- **Enunciado da tarefa**
Responda, por favor, a estas perguntas com base no texto fornecido:
(a) Segundo o texto, para onde vão as meninas ricas?
(b) Em qual programa Betinho elogiou o trabalho dos espíritas?
(c) Em que cidade o antigo senhor de escravos reencarnou como operário?

- **Texto fornecido**

Acredito que não podemos deixar de discutir sobre dilemas que continuam a afligir a sociedade. Já tive problemas sérios com organizadores de congressos e encontros, pois, aonde quer que eu esteja, a plateia sempre direciona as perguntas mais capciosas a mim, às quais eu não me furto a responder. Há temáticas que devemos debater não somente como religiosos, mas também como cidadãos. Na religião que seu coração abraça, deixar de discutir certo tema significa assumir que aquele problema não existe. Por essa razão, temos sim o dever de discutir. Posso não mudar minha opinião, nem você a sua, mas iremos colocar em pauta a aflição, a angústia, o desespero de pessoas que, muitas vezes, se acham à margem da sociedade e das religiões. O aborto, por exemplo, é um procedimento praticado há algum tempo, mas que, atualmente, está intimamente relacionado às desigualdades sociais. As meninas ricas vão ao Canadá; as meninas pobres morrem no banheiro da própria casa. Isso tem de ser discutido pela sociedade, porque, caso contrário, continuará acontecendo. Eu acho que, quando os espíritos falaram para mim, há tantos anos, “vamos falar da vida”, eles sabiam muito bem que as transformações que o tempo provocaria fariam necessária uma discussão mais profunda sobre diversas temáticas.


Um dos lemas principais da Doutrina Espírita é “Fora da Caridade não há Salvação”. Qual o papel da caridade para o Espiritismo?


É total. Allan Kardec determinou a caridade como a máxima que deveria nortear nosso destino. Eu recordo-me muito de uma fala do sociólogo Herbert de Souza, o Betinho, que fundou a campanha “Natal sem Fome”, enquanto ainda estava encarnado. O primeiro “Natal sem Fome” havia sido um sucesso e ele, que era um homem ateu, em entrevista no programa “Roda Viva”, disse: “Eu não posso deixar de elogiar o trabalho dos espíritas”. E explicou que a Campanha Auta de Souza, que era a campanha de caridade do Espiritismo, alcançava rincões tão ignorados do país, que ele conseguiu levar comida a lugares que não sabia nem que existiam. Eu nunca me esqueci disso. Os espíritos ensinam que, através do bem que você faz ao outro, você pode mudar o seu destino e, até mesmo, minimizar o peso de provas que deixou determinadas ao reencarnar. Há muitos anos, contavam os espíritos, por intermédio do Chico (Xavier), que um homem havia sido senhor de escravos e tinha o hábito de moer os braços dos seus subordinados na máquina de cana, como forma de punição. Após um tempo, ele reencarnou como operário, em São Paulo, com o compromisso de, um dia, na fábrica, perder o braço, conforme ele havia feito com os escravos. Ainda jovem, conheceu o Espiritismo e começou a trabalhar na Campanha Auta de Souza, fazendo o bem com verdade e com carinho. Quando chegou o dia pré-estabelecido para seu compromisso ser executado, ele perdeu apenas parte dos dedos. Não somente a dor minimiza as provas, mas também o amor. No fundo, a Campanha Auta de Souza simboliza a capacidade transformadora do bem que você faz pelo próximo.

- **Trecho do material**
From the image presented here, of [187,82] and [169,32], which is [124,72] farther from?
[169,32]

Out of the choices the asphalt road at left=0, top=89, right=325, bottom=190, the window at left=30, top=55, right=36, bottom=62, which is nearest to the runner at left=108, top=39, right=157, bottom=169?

- **Resposta correta**
(a) Ao Canadá.
(b) No programa "Roda Viva".
(c) Em São Paulo.